Wife of Mengli I Giray (1451–1519)

Nur Sultan (1451–1519) was the wife of Mengli I Giray. She was one of very few women known to have had influence over the affairs of state in the Crimean Khanate. She is also one of few well known women of the Giray dynasty.

==Life==
She was the daughter of Prince Timur ibn Mansur, bey of the Manghits. She was the sister of Tevkel.

She first married khan Xälil of Kazan. After his death, she married his brother Ibrahim of Kazan. By Ibrahim she had two sons, Möxämmädämin of Kazan and Ghabdellatif of Kazan, and a daughter, Gawharshat. She supported the neutrality policy of her spouse against the more aggressive policy of her stepson Ilham Ghali. She was widowed when Ibrahim Khan died in 1479. Her spouse was succeeded by her stepson Ilham Ghali of Kazan. She left Kazan with her two sons and sought refuge with Ivan III of Moscow. Her brother Tevkel entered Crimean service in 1483.

In 1487, she married Mengli I Giray. The marriage was possibly made to give the Crimean khan an influential power base in the power struggle in post- Golden Horde Central Asia. She left for Bakhchisarai on the Crimea in the company of her youngest son Ghabdellatif, but left her eldest son in the custody Ivan of Moscow. She became one of the wives of Mengli I Giray. The women of the Giray dynasty, though an Islamic dynasty, did not yet live secluded in Giray harem, since until 1564 the royal women were still allowed to receive male visitors in audience. Nur Sultan herself never lived in seclusion.
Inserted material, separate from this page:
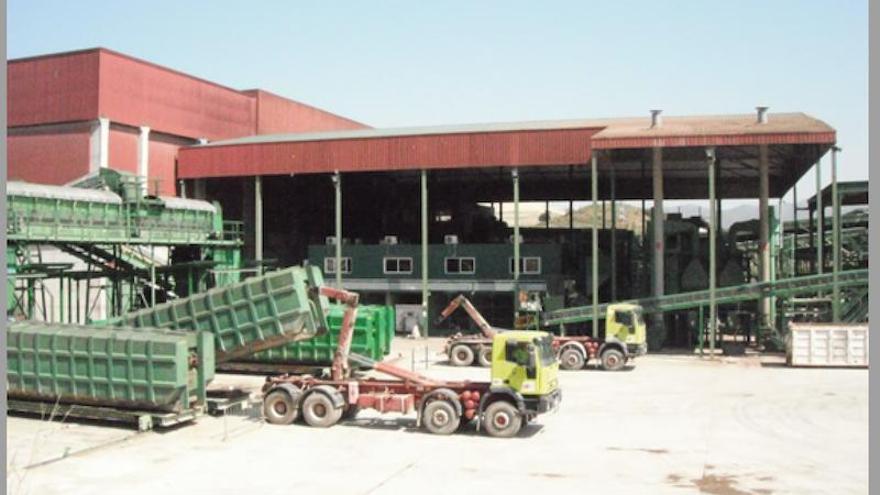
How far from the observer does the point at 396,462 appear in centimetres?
1853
Nur Sultan was highly politically involved from the start. She wished to support her son's right to the throne of Kazan in the power struggle against their halfbrother, her stepson. She wrote to Ivan III of Moscow and asked him to intervene in Kazan politics to defend the rights of her son, which gave Ivan III a reason to interfere in Kazan politics. Ivan III joined Mengli I Giray and launched a campaign on Kazan, which resulted in Muhammed Amin being placed on the throne of Kazan. However, the power struggle in Kazan continued, and Nur Sultan became a long term supporter of the alliance between Moscow and the Crimean Khanate on order to protect the interest of her son in Kazan.

In 1494–1495, she made a pilgrimage to Mecca with her brother, as well as Egypt. On her return, she gifted an Arab horse to her diplomatic ally Ivan III, who in return promised her that Kazan would always remain the property of her family.

In 1510–1511, Nur Sultan visited her sons in Moscow and Kazan in the company of her stepson Sahib I Giray. During her journey she signed a peace treaty between Crimean Khanate, Moscow and the Kazan Khanate.

Nur Sultan issued yarliqs (privileges, grants, orders and appointments, and messages addressed by the khans to their vassals) in her own name despite being a woman and not the reigning khan.

In 1515, her spouse died, and was succeeded by his son Mehmed I Giray.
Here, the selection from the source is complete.